A vehicle troubleshooting method is characterized in that a processor is used for communicating with an ECU of a vehicle through a UDS diagnostic protocol, a special sending frame is configured for the ECU, and the ID is 0x 666. The enableFlg column in the data format of the configuration frame is set to 1, and a frame with an ID of 0x666 is opened to transmit data. And the ECU writes the data in the corresponding memory in the sending frame with the ID of 0x666 according to the memory address written in the configuration frame, and uploads the sending frame with the data written in to the vehicle network. Filtering out a frame with the ID of 0x666 by software in the processor, and directly and visually observing displayed data for a variable (namely data derived from the memory) with slow change; and (4) analyzing variables which change rapidly by using a tool processing, and comparing and judging whether the data change is normal or not. There are many data on the network of the car, such as those with ID 0x123, those with ID 0x456, etc., and what we need is that with ID 0x666, in order to reduce the interference of other data, only the data with ID 0x666 is received, as shown in fig. 3.
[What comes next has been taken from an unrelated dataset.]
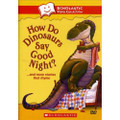How Do Dinosaurs Say Goodnight?-DVD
According to the vehicle troubleshooting method, the memory address required to be sent by the ECU is configured by using the 2E service of the UDS. The ECU reads data in the corresponding memory according to the configured memory address and uploads the data to the vehicle network at a fixed period, and then the data are received from the vehicle network through the upper computer software and are analyzed by software developers. The troubleshooting method is good in real-time performance and can capture ms-level changes. The method has wide application range, can be used for analyzing any software-related fault, acquiring ms-level memory (memory is also a variable) change, and then comparing codes with specifications to see whether the value of a certain variable at a certain time point is correct or not.

For example, when a certain function fails in real vehicle testing or after sales, and a DTC does not report a fault or the fault reported by the DTC is insufficient to analyze the cause of the fault, various variables related to the function can be displayed on the network in real time by using the technical scheme. As shown in fig. 3, the data captured using the above method is shown with a timestamp on the far left in units of s. It can be seen from the data that a rapid change of 10ms was captured. In the figure, the 1 st column is a time stamp, the 3 rd column is an ID (0x666), the 4 th column Rx is received data, 8 bytes of the 7 th column are data transmitted by a frame with an ID of 0x666, and the last column ID 1638 is a decimal representation of 0x 666.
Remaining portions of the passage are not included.